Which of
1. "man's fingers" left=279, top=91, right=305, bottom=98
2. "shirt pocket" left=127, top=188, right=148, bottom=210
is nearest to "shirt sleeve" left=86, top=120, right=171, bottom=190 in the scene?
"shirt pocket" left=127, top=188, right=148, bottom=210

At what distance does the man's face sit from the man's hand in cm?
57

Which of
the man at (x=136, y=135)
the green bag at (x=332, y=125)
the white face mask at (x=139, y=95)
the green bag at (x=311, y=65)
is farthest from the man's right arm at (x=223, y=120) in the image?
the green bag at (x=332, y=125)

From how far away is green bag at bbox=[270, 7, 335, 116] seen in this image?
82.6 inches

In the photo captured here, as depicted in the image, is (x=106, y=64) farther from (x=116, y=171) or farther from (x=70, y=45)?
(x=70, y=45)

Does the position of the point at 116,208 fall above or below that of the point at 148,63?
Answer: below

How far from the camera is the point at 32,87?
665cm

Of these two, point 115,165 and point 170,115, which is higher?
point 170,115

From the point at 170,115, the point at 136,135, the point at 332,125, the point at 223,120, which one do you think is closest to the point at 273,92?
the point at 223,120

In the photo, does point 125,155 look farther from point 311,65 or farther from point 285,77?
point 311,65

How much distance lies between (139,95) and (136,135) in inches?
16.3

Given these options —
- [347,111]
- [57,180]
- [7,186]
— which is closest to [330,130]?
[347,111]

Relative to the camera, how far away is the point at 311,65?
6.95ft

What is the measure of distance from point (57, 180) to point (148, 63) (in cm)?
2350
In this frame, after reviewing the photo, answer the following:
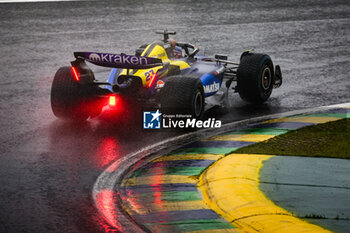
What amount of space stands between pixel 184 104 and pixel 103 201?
11.0 feet

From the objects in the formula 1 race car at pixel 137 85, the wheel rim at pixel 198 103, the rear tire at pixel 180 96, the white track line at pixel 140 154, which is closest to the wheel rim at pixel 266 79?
the formula 1 race car at pixel 137 85

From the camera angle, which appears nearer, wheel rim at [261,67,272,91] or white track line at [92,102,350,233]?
white track line at [92,102,350,233]

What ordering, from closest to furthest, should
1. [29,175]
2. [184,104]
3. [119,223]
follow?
[119,223]
[29,175]
[184,104]

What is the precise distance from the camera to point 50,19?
2481 centimetres

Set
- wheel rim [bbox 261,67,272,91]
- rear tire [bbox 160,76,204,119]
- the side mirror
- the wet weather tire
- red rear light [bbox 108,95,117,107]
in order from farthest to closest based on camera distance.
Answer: the side mirror, wheel rim [bbox 261,67,272,91], the wet weather tire, red rear light [bbox 108,95,117,107], rear tire [bbox 160,76,204,119]

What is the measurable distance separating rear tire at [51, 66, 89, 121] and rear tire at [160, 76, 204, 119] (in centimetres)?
129

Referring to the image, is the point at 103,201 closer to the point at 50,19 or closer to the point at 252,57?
the point at 252,57

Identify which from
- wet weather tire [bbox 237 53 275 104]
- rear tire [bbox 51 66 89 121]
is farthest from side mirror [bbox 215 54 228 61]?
rear tire [bbox 51 66 89 121]

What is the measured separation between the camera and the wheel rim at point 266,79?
41.4ft

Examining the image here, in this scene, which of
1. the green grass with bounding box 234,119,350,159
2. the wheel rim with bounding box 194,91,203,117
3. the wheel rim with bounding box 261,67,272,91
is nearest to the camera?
the green grass with bounding box 234,119,350,159

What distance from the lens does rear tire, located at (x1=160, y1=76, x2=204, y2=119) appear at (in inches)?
429

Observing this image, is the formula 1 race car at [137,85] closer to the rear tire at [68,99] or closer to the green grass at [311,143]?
the rear tire at [68,99]

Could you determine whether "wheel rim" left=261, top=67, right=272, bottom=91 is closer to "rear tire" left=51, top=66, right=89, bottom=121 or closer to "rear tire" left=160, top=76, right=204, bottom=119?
"rear tire" left=160, top=76, right=204, bottom=119

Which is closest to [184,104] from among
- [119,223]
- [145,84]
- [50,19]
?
[145,84]
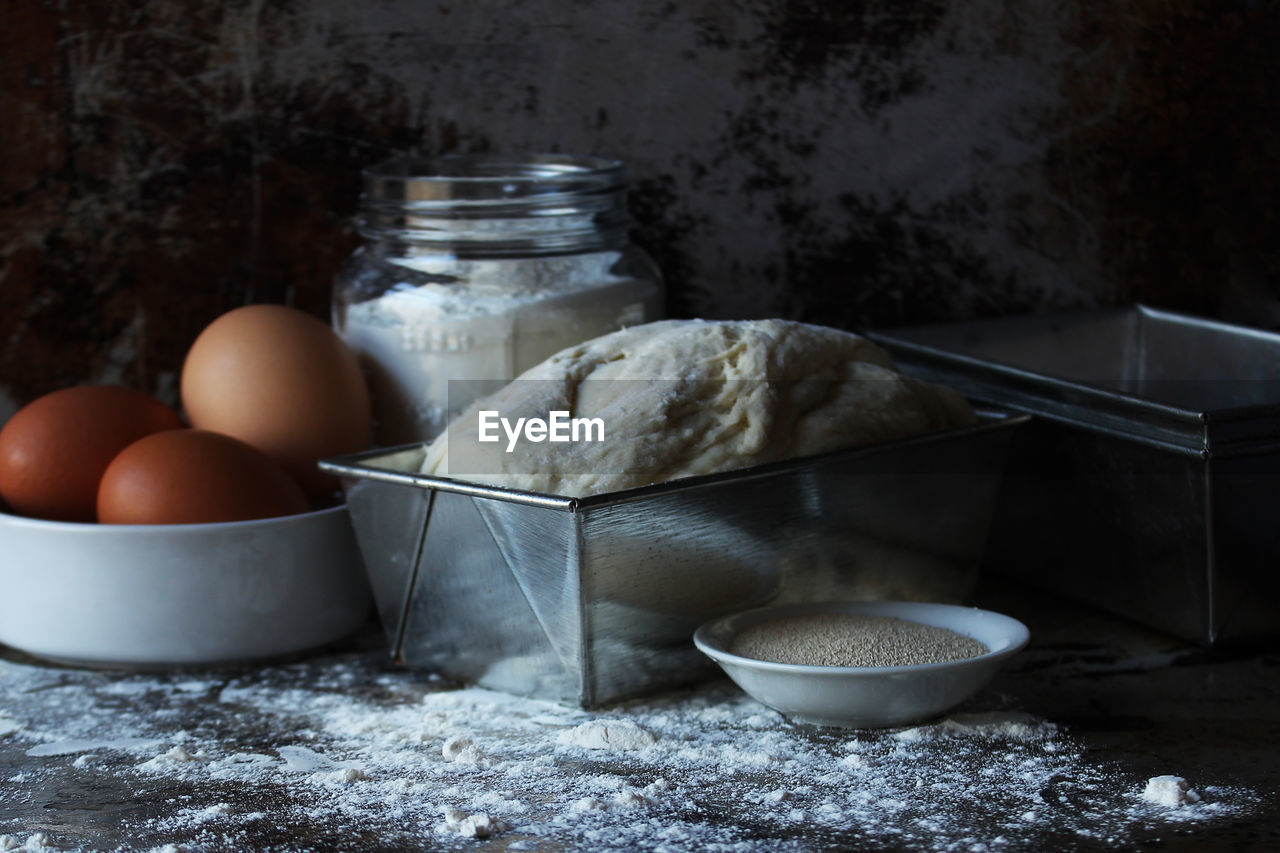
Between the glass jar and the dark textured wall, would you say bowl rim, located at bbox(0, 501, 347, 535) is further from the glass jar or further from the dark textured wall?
the dark textured wall

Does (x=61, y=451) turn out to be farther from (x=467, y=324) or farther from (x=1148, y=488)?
(x=1148, y=488)

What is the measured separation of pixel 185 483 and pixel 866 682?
23.2 inches

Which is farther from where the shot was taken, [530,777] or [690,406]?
[690,406]

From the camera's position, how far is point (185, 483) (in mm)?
1137

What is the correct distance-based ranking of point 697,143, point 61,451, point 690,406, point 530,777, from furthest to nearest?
point 697,143 < point 61,451 < point 690,406 < point 530,777

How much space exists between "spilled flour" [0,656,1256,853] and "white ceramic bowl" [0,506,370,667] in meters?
0.04

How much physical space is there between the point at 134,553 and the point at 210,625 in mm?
90

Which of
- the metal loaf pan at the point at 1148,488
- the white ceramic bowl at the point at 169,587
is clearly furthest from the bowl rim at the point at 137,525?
the metal loaf pan at the point at 1148,488

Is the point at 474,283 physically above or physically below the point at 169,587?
above

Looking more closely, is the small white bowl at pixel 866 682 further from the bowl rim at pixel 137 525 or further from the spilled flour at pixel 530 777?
the bowl rim at pixel 137 525

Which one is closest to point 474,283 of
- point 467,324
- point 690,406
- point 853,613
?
point 467,324

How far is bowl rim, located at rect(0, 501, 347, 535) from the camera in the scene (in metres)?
1.12

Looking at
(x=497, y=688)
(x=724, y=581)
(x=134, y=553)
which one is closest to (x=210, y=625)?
(x=134, y=553)

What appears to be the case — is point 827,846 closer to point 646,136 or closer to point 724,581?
point 724,581
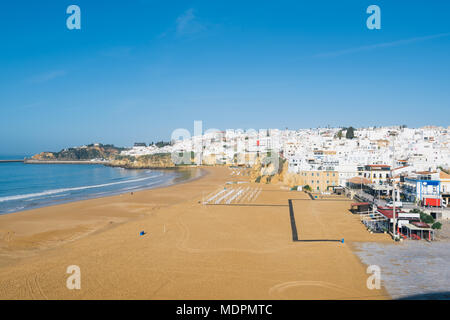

→ TO DO
Turn every line of the listing above into a numbered list, skipping blank lines and leaving out the pictures.

→ WRITTEN SOLUTION
1. Which of
2. 1. "man's fingers" left=279, top=91, right=305, bottom=98
3. 2. "shirt pocket" left=127, top=188, right=148, bottom=210
4. is nearest to "shirt sleeve" left=86, top=120, right=171, bottom=190 in the scene?
5. "shirt pocket" left=127, top=188, right=148, bottom=210
6. At what distance does the man's face sit from the man's hand in cm?
7. 57
8. Which of
9. the man at (x=136, y=135)
10. the green bag at (x=332, y=125)
11. the white face mask at (x=139, y=95)
12. the green bag at (x=311, y=65)
13. is farthest from the man's right arm at (x=223, y=120) in the image?
14. the green bag at (x=332, y=125)
15. From how far away is green bag at bbox=[270, 7, 335, 116] seen in this image?
16. 82.6 inches
17. In the photo captured here, as depicted in the image, is (x=106, y=64) farther from (x=116, y=171) or farther from (x=70, y=45)?
18. (x=70, y=45)
19. Does the position of the point at 116,208 fall above or below that of the point at 148,63?
20. Answer: below
21. How far from the camera is the point at 32,87?
22. 665cm
23. Of these two, point 115,165 and point 170,115, which is higher?
24. point 170,115
25. From the point at 170,115, the point at 136,135, the point at 332,125, the point at 223,120, which one do you think is closest to the point at 273,92?
26. the point at 223,120
27. In the photo, does point 125,155 look farther from point 311,65 or farther from point 285,77?
28. point 311,65
29. How much distance lies between (139,95) and (136,135) in inches?
30. 16.3
31. Given these options —
32. - [347,111]
33. - [57,180]
34. - [7,186]
35. — which is closest to [330,130]?
36. [347,111]
37. Relative to the camera, how far away is the point at 311,65?
38. 6.95ft
39. What is the measure of distance from point (57, 180) to point (148, 63) (in cm)?
40. 2350
41. In this frame, after reviewing the photo, answer the following:
42. What amount of space stands between pixel 184 104 and pixel 103 201?
43. 11.0 feet
44. From the objects in the formula 1 race car at pixel 137 85, the wheel rim at pixel 198 103, the rear tire at pixel 180 96, the white track line at pixel 140 154, which is closest to the wheel rim at pixel 266 79?
45. the formula 1 race car at pixel 137 85
46. From the camera angle, which appears nearer, wheel rim at [261,67,272,91] or white track line at [92,102,350,233]?
47. white track line at [92,102,350,233]
48. What ordering, from closest to furthest, should
49. 1. [29,175]
50. 2. [184,104]
51. 3. [119,223]
52. follow?
53. [119,223]
54. [29,175]
55. [184,104]
56. What is the precise distance from the camera to point 50,19?
57. 2481 centimetres
58. Set
59. - wheel rim [bbox 261,67,272,91]
60. - rear tire [bbox 160,76,204,119]
61. - the side mirror
62. - the wet weather tire
63. - red rear light [bbox 108,95,117,107]
64. in order from farthest to closest based on camera distance.
65. Answer: the side mirror, wheel rim [bbox 261,67,272,91], the wet weather tire, red rear light [bbox 108,95,117,107], rear tire [bbox 160,76,204,119]
66. What is the measurable distance separating rear tire at [51, 66, 89, 121] and rear tire at [160, 76, 204, 119] (in centimetres)?
67. 129
68. Referring to the image, is the point at 103,201 closer to the point at 50,19 or closer to the point at 252,57?
69. the point at 252,57
70. Identify which from
71. - wet weather tire [bbox 237 53 275 104]
72. - rear tire [bbox 51 66 89 121]
73. is farthest from side mirror [bbox 215 54 228 61]?
74. rear tire [bbox 51 66 89 121]
75. What is the measured separation between the camera and the wheel rim at point 266,79?
76. 41.4ft
77. Examining the image here, in this scene, which of
78. 1. the green grass with bounding box 234,119,350,159
79. 2. the wheel rim with bounding box 194,91,203,117
80. 3. the wheel rim with bounding box 261,67,272,91
81. is nearest to the camera?
82. the green grass with bounding box 234,119,350,159
83. What distance from the lens does rear tire, located at (x1=160, y1=76, x2=204, y2=119) appear at (in inches)?
84. 429
85. Observing this image, is the formula 1 race car at [137,85] closer to the rear tire at [68,99] or closer to the green grass at [311,143]?
86. the rear tire at [68,99]
87. Could you determine whether "wheel rim" left=261, top=67, right=272, bottom=91 is closer to "rear tire" left=51, top=66, right=89, bottom=121 or closer to "rear tire" left=160, top=76, right=204, bottom=119?
88. "rear tire" left=160, top=76, right=204, bottom=119
89. Which is closest to [184,104] from among
90. - [119,223]
91. - [145,84]
92. - [50,19]
93. ?
94. [145,84]
95. Between the glass jar and the dark textured wall, would you say bowl rim, located at bbox(0, 501, 347, 535) is further from the glass jar or further from the dark textured wall?
96. the dark textured wall
97. Does (x=61, y=451) turn out to be farther from (x=467, y=324) or farther from (x=1148, y=488)?
98. (x=1148, y=488)
99. What is the measured separation of pixel 185 483 and pixel 866 682?
100. 23.2 inches
101. Which is farther from where the shot was taken, [530,777] or [690,406]?
102. [690,406]
103. From the camera's position, how far is point (185, 483) (in mm)?
104. 1137
105. What is the correct distance-based ranking of point 697,143, point 61,451, point 690,406, point 530,777, from furthest to nearest?
106. point 697,143 < point 61,451 < point 690,406 < point 530,777
107. How much space exists between "spilled flour" [0,656,1256,853] and "white ceramic bowl" [0,506,370,667] in meters?
108. 0.04
109. How much physical space is there between the point at 134,553 and the point at 210,625 in mm?
110. 90
111. Which of
112. - the metal loaf pan at the point at 1148,488
113. - the white ceramic bowl at the point at 169,587
114. is clearly furthest from the bowl rim at the point at 137,525?
115. the metal loaf pan at the point at 1148,488
116. Is the point at 474,283 physically above or physically below the point at 169,587?
117. above
118. Looking more closely, is the small white bowl at pixel 866 682 further from the bowl rim at pixel 137 525 or further from the spilled flour at pixel 530 777?
119. the bowl rim at pixel 137 525
120. Which one is closest to point 474,283 of
121. - point 467,324
122. - point 690,406
123. - point 853,613
124. ?
125. point 467,324
126. How far is bowl rim, located at rect(0, 501, 347, 535) from the camera in the scene (in metres)?
127. 1.12
128. Looking at
129. (x=497, y=688)
130. (x=724, y=581)
131. (x=134, y=553)
132. which one is closest to (x=210, y=625)?
133. (x=134, y=553)
134. What appears to be the case — is point 827,846 closer to point 646,136 or closer to point 724,581?
135. point 724,581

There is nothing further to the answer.